[Records of spatial reasoning questions]

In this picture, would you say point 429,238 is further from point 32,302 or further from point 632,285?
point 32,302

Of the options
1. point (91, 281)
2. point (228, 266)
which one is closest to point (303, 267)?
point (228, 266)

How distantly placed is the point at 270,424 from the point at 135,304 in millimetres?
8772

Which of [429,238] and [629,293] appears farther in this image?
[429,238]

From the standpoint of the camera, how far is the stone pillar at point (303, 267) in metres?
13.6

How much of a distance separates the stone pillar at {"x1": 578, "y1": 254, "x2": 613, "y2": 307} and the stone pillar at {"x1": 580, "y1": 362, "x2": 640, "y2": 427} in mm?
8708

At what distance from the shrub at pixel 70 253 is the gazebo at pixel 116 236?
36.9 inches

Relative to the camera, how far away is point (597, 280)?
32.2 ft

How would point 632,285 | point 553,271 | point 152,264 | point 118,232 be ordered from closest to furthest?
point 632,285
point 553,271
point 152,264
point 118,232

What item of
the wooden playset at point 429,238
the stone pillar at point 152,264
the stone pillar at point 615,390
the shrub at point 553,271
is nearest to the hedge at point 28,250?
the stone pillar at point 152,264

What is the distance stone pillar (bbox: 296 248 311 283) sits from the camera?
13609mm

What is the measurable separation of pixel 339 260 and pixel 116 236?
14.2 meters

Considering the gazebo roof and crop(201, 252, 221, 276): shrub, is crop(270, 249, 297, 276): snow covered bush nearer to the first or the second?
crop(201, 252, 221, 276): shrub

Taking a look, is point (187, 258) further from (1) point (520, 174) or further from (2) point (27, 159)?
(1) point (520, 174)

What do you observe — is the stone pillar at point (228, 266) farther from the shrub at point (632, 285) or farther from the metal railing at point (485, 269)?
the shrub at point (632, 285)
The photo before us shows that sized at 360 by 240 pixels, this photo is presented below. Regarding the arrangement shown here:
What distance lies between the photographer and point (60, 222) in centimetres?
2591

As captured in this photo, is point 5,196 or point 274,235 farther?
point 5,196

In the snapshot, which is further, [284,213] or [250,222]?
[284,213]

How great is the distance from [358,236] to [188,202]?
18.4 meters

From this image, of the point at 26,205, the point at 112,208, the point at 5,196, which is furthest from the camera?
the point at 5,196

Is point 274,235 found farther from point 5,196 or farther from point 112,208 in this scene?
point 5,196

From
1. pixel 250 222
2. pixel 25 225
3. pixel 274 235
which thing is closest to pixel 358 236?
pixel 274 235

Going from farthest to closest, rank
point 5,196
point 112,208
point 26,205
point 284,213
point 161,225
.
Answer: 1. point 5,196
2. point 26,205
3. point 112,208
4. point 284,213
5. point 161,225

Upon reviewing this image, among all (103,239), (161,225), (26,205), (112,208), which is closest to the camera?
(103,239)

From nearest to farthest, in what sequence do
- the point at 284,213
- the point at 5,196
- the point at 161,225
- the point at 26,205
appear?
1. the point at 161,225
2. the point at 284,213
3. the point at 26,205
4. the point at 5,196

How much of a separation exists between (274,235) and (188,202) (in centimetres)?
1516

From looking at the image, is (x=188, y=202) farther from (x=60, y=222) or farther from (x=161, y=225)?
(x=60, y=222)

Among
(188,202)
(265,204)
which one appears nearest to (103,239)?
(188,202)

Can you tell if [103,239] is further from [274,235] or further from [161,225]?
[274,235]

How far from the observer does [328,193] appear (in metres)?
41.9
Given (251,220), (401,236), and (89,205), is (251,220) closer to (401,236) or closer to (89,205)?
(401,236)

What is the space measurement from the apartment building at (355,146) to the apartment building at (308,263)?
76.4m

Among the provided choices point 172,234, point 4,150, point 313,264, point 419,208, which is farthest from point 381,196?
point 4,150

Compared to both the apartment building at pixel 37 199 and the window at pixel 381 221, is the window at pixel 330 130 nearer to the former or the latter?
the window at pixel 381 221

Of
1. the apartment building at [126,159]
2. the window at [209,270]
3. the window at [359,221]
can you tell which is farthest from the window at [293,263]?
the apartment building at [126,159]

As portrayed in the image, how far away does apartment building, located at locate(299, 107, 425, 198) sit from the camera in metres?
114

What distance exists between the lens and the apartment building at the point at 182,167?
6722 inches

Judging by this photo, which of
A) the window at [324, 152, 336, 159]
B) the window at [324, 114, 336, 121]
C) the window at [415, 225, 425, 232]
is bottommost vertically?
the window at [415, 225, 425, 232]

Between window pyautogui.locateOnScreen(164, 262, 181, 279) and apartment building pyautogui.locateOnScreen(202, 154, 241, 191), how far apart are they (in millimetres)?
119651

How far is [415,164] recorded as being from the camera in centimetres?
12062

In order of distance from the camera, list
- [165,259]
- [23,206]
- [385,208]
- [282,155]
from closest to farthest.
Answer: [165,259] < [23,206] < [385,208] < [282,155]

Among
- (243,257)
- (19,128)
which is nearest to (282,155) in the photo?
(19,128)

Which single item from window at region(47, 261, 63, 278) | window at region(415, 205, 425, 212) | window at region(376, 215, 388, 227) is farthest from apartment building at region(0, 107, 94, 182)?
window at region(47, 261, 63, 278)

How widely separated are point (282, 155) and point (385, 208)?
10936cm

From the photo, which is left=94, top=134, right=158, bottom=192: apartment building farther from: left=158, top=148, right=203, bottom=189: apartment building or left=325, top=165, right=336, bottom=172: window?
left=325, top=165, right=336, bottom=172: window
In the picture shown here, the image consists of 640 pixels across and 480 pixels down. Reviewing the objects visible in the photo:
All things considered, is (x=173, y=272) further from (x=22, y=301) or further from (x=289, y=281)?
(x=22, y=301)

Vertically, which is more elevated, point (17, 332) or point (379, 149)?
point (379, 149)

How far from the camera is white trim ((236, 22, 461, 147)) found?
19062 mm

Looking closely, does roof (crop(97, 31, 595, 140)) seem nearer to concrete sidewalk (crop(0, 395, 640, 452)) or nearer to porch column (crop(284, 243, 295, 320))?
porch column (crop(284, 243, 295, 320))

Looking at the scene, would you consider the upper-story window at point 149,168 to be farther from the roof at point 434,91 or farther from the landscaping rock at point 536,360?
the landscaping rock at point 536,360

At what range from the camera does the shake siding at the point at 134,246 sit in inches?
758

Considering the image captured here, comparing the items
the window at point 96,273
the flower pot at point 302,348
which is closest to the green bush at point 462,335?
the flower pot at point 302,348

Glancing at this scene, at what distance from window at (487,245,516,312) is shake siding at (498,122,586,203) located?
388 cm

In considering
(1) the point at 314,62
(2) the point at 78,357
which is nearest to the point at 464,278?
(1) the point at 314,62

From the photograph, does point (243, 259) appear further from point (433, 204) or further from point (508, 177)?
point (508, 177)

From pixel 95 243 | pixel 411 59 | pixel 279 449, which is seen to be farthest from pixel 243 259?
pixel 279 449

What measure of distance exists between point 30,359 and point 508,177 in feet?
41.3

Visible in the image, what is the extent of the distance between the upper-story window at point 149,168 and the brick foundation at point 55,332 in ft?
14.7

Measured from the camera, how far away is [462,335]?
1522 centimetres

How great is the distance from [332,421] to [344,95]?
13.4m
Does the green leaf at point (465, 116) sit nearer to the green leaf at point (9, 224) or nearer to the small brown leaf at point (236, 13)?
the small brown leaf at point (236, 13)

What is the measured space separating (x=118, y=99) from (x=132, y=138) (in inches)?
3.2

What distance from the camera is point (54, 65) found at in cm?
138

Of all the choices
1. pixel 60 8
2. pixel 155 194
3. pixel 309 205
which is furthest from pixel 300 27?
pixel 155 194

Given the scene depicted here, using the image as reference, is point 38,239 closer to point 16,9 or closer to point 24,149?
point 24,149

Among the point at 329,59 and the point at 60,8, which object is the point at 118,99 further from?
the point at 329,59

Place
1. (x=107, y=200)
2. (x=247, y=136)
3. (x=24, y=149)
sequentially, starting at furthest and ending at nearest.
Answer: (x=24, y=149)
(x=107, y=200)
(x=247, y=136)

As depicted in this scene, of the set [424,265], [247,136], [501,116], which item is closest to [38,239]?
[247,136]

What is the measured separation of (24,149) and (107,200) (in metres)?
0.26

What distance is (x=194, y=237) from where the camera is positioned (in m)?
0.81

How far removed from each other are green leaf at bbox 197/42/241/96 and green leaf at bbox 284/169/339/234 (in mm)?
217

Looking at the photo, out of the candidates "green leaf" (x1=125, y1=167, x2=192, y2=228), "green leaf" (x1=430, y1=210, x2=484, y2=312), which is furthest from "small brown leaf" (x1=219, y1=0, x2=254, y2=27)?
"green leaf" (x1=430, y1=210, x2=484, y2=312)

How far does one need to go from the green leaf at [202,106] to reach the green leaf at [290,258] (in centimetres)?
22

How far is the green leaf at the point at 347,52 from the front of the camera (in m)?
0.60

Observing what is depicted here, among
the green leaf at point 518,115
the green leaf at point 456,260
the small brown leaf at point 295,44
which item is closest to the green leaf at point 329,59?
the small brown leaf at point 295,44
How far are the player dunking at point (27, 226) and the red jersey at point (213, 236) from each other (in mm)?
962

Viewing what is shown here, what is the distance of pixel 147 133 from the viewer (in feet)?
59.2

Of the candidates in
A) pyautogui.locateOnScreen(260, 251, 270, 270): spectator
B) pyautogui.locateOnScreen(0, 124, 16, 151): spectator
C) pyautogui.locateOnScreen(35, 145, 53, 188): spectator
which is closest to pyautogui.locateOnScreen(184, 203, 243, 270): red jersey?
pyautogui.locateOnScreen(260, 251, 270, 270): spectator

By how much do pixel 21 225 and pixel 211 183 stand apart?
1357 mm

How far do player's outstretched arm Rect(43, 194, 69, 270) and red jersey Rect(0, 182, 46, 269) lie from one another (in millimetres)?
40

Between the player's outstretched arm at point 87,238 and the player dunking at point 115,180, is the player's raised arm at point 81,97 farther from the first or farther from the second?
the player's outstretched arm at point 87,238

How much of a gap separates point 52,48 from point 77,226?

(Request) Find each line of the material above that contains the word "inches" and copy those lines out. Matching is case-sensitive.

(Result for this exercise)
36.9 inches
6722 inches
At what range from the camera does the shake siding at the point at 134,246 sit in inches?
What is the measured space separating (x=118, y=99) from (x=132, y=138) (in inches)?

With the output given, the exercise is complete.